Firearms identification, often improperly referred to as "ballistics identification," is part of the forensic science discipline of toolmark identification. Despite widespread faith in "ballistics fingerprinting," this article contends that because of systemic scientific problems, firearms and toolmark identifications should be inadmissible across-the-board. This article explains that similarities between toolmarks made by different tools and differences between toolmarks made by the same tool imply that a statistical question must be answered to determine whether a particular tool was the source of an evidence toolmark. What is the likelihood that the toolmarks made by a randomly selected tool of the same type would do as good a job as the toolmarks made by the suspect tool at matching the characteristics of the evidence toolmark? Firearms and toolmark examiners evade this question by claiming to be able to single out a particular firearm or other tool as the source of an evidence toolmark.
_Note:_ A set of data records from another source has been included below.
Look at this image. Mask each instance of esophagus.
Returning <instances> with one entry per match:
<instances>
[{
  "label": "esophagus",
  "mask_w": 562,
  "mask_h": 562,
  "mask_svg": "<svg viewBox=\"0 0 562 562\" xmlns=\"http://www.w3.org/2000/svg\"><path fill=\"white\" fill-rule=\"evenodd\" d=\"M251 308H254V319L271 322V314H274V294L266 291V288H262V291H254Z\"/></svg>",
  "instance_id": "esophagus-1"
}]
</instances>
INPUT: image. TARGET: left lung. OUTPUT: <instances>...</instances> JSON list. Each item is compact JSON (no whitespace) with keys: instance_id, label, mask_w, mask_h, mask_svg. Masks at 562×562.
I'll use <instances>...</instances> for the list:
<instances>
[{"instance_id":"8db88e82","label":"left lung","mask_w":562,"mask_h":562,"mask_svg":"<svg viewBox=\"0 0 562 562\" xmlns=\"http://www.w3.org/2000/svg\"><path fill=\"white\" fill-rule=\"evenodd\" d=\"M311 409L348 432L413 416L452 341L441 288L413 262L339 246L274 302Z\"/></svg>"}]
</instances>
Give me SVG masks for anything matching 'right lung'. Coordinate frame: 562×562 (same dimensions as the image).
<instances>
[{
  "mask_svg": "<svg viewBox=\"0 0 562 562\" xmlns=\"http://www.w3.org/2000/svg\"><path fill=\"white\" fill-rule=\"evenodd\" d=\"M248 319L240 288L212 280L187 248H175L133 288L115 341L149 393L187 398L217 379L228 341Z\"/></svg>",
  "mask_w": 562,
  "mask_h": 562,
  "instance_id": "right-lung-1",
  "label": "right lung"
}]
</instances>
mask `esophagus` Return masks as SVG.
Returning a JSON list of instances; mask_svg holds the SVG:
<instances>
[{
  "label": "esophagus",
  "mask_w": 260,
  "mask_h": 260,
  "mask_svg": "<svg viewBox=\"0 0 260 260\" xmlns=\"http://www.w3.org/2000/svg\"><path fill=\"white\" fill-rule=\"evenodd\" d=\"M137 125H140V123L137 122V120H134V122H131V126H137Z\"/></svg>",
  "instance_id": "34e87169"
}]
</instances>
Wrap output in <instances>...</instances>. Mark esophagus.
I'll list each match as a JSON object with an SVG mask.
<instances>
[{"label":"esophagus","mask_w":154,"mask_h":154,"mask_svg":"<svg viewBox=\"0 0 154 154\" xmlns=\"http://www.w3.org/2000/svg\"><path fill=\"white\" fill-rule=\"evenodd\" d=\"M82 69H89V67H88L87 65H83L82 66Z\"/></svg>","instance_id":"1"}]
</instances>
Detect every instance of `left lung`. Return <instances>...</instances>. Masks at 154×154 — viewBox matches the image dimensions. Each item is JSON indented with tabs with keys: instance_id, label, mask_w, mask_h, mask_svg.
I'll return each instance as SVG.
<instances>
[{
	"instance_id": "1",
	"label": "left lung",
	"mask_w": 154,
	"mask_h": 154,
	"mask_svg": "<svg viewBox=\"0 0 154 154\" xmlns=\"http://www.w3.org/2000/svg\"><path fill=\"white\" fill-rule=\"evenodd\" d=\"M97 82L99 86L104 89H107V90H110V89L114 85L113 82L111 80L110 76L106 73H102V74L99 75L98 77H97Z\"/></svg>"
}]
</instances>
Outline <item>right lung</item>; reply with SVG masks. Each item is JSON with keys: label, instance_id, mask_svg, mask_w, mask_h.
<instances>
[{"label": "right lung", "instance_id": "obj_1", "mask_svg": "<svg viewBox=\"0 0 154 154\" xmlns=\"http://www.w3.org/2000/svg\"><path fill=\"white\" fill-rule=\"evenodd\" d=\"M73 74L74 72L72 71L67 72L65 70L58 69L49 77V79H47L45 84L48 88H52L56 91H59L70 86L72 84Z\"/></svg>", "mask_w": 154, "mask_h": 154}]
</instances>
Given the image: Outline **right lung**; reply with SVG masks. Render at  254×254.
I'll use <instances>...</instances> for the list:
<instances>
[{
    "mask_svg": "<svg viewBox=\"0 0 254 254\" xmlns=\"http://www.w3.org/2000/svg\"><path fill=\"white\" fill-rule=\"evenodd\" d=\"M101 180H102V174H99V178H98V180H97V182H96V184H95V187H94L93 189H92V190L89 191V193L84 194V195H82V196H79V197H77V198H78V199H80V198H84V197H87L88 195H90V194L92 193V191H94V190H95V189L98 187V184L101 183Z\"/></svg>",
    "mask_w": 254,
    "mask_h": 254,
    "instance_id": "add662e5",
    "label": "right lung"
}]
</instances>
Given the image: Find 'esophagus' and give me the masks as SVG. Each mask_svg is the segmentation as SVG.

The article further explains that the absence of statistical empirical foundations cannot be excused on the ground that, regardless of how they do it, firearms and toolmark examiners reach accurate identity conclusions. Although firearms and toolmark examiners have feared that Daubert would lead courts to exclude their testimony, both before and after Daubert, firearms and toolmark identification testimony has largely been admitted as a matter of course. No court, including the two recent courts that have excluded particular identification testimony, has recognized the systemic scientific problems with the field. Nonetheless, because of the risk that innocent people will be convicted or even sentenced to death on the basis of erroneous identifications, all firearms and toolmark identifications should be excluded until adequate statistical empirical foundations and profiency testing are developed for the field.

I. INTRODUCTION

In 2004 in the District Court for the Eastern District of Pennsylvania, a systemic Daubert challenge was brought to the admissibility of firearms and toolmark identification. The expert testimony in the case, United States v. Kain, [2] was typical of that offered by firearms and toolmark examiners. The goal of the forensic science discipline of firearms and toolmark identification is to identify particular tools, such as a bolt cutter or the barrel of a particular gun, as the unique source of marks on crime scene evidence, such as a fence or a fired bullet. [3] In accord with this, the prosecution expert in Kain sought to testify that cuts in a fence and grate were made by a pair of bolt cutters found in the defendant’s car, to the exclusion of all other bolt cutters in the world. In challenging the admissibility of this testimony, the defense argued that adequate statistical and empirical foundations and proficiency testing do not exist for the discipline of firearms and toolmark identification. Hence, Daubert requires the across-the-board exclusion of firearms and toolmark identification testimony.

At the Daubert hearing, Judge Anita M. Brody recognized the breathtaking implications of the defense challenge in Kain. She stated that, “[w]hat’s concerning me is that this is a generic issue and I don’t know whether the Government recognizes it. I’ve been a judge for 23 years, nobody has ever challenged this. This is an issue that has great moment for the Department of Justice. . . . If I preclude this testimony, it will make ripples all over the country.” [4] She further explained that she had gotten “so agitated” because “there’s rarely a case of any magnitude in ballistics or in arson or anything else that I don’t get some of this testimony.” [5] Before the judge could rule on the issue, however, the government offered the defendant a plea bargain that was too good to refuse. [6]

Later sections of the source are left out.